2. Initial Investment and Costs
Justifying the initial outlay of investment for digital transformation can be a stumbling block for many businesses. Creating business plans with clear returns on investment can be difficult when the future is so uncertain, and companies are reluctant to plan too far ahead. This may be overcome by demonstrating that the opportunity cost is much higher than the cost of modernizing and that companies must regenerate to compete with the inevitable disruptive technology changes ahead.
3. Lack of Standards and Best Practices
Currently, no organization has published a recognized and agreed-upon set of standards and practices for digital transformation that can be used as a blueprint for businesses wanting to make the leap. To make informed decisions, industries must clarify standards for dealing with fully digitized and automated systems. A lack of standards leaves businesses with ambiguous choices and they must then rely on the varied opinions of experts. Agreed-upon standards of industry best practice will also lead to reduced costs, as clarity on requirements will replace budget overruns.
Regulated industries must also adapt to the digitally transformed world.
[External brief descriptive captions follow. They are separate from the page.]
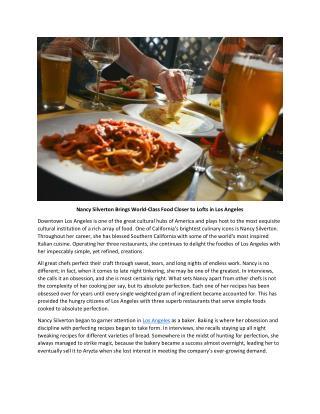 Nancy Silverton Brings World-Class Food Closer to Lofts in Los Angeles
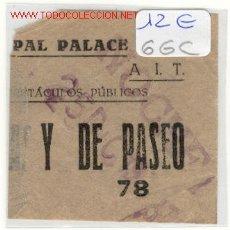 Militaria: (GUERRA CIVIL)ENTRADA TEATRO PRINCIPAL PALACE CNT-AIT. Lote 1625382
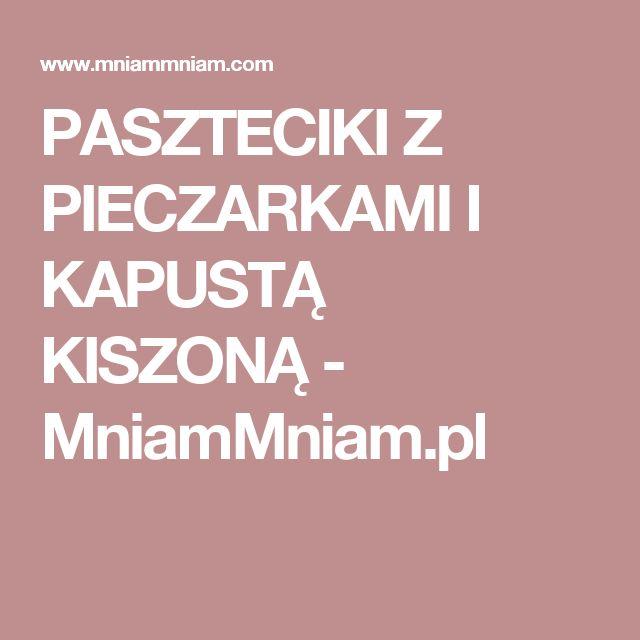 PASZTECIKI Z PIECZARKAMI I KAPUSTĄ KISZONĄ - MniamMniam.pl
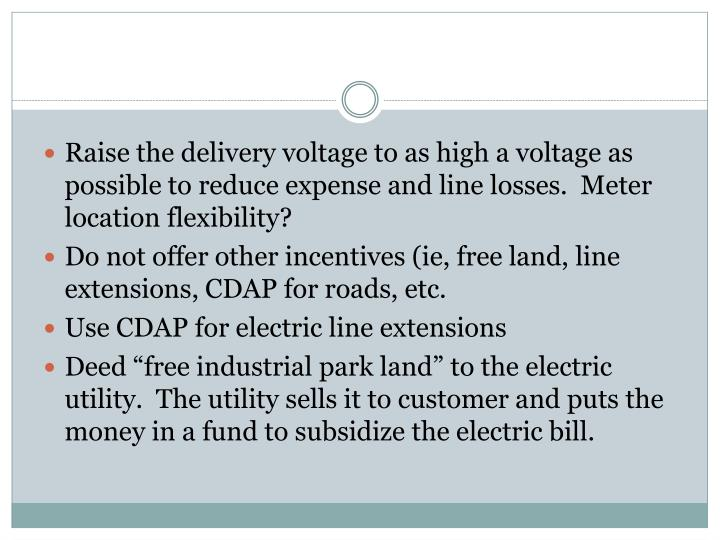 Raise the delivery voltage to as high a voltage as possible to reduce expense and line losses.  Meter location flexibility?
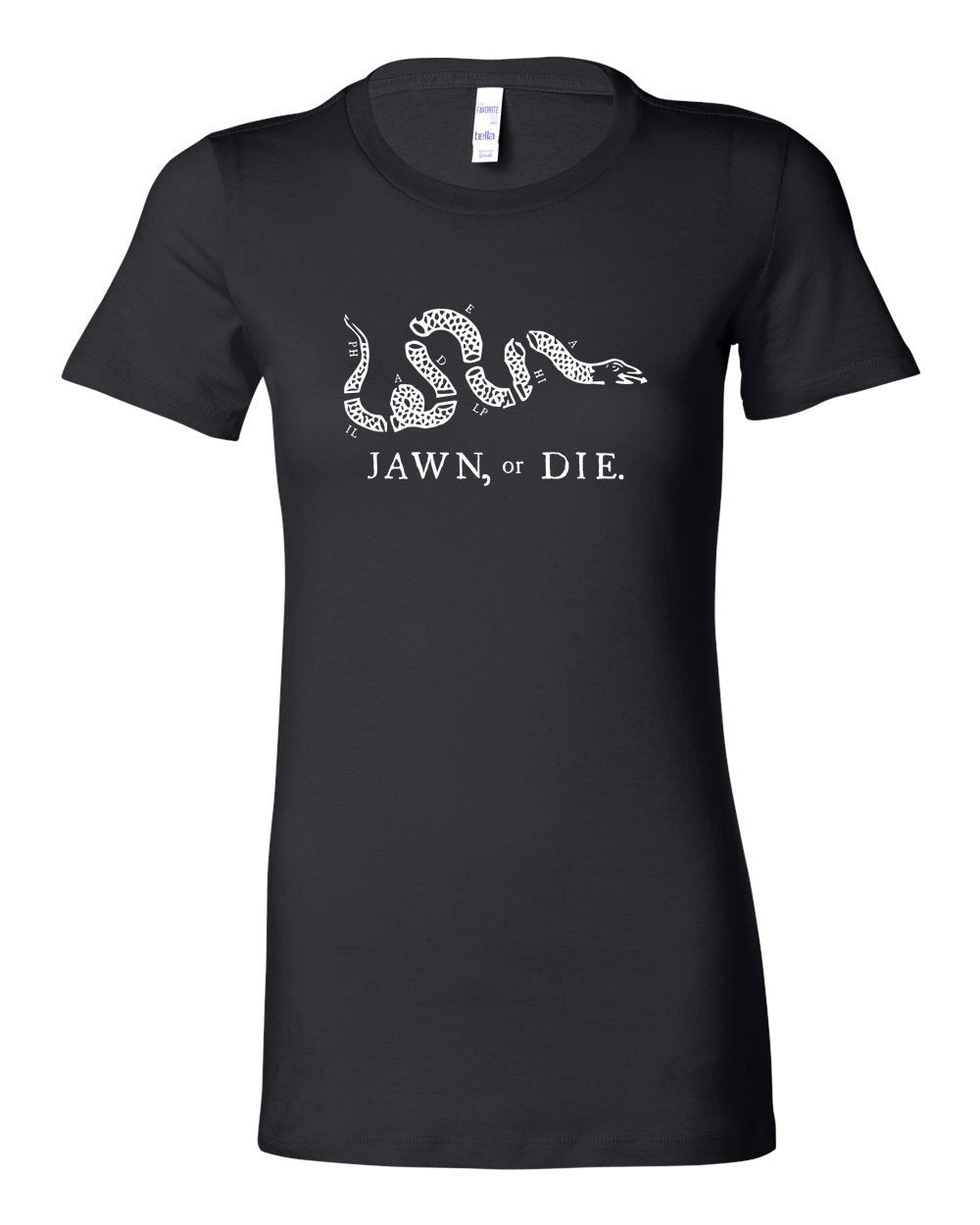 Jawn or Die White Ink (On Black) LADIES Junior-Fit T-Shirt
Regulators in life sciences, finance, and the automotive industry are struggling to keep up with the pace of technological change in the industries they are regulating. No longer can processes and designs be frozen when launched, and companies asked to justify each change or improvement. When autonomous systems use machine learning to constantly improve, the ways of the past no longer fit.
The digitization of many modern industries is progressing at a dizzying pace. The manufacturing industry is uniquely placed to capitalize on the convergence of automation, machine learning, big data, and integrated systems. This will lead to a reduction in lead times for customers and an overall reduction in waste and impact on the environment. Leaders within manufacturing must consider their vision for the future when choosing their next steps on this journey.